(Goal): Reproduce every one of the lines below word for word, changing nothing.

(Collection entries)

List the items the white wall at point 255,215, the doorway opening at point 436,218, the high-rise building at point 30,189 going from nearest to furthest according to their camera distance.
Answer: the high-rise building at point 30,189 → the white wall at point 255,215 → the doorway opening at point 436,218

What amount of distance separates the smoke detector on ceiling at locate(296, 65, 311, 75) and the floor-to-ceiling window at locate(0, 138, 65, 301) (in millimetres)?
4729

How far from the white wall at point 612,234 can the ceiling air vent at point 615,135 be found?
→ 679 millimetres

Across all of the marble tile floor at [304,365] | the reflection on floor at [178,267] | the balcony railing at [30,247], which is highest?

(Solution to the problem):
List the items the white wall at point 255,215, the doorway opening at point 436,218, the high-rise building at point 30,189 going from nearest to furthest according to their camera distance.
Answer: the high-rise building at point 30,189 → the white wall at point 255,215 → the doorway opening at point 436,218

What amount of distance separates the smoke detector on ceiling at locate(296, 65, 311, 75) and the floor-to-ceiling window at locate(0, 138, 65, 301) (in millimetres)?
4729

How far from the white wall at point 612,234 can the ceiling air vent at point 615,135 be found?
→ 679 millimetres

Across all of the marble tile floor at [304,365] | the reflection on floor at [178,267] | the balcony railing at [30,247], which is highest?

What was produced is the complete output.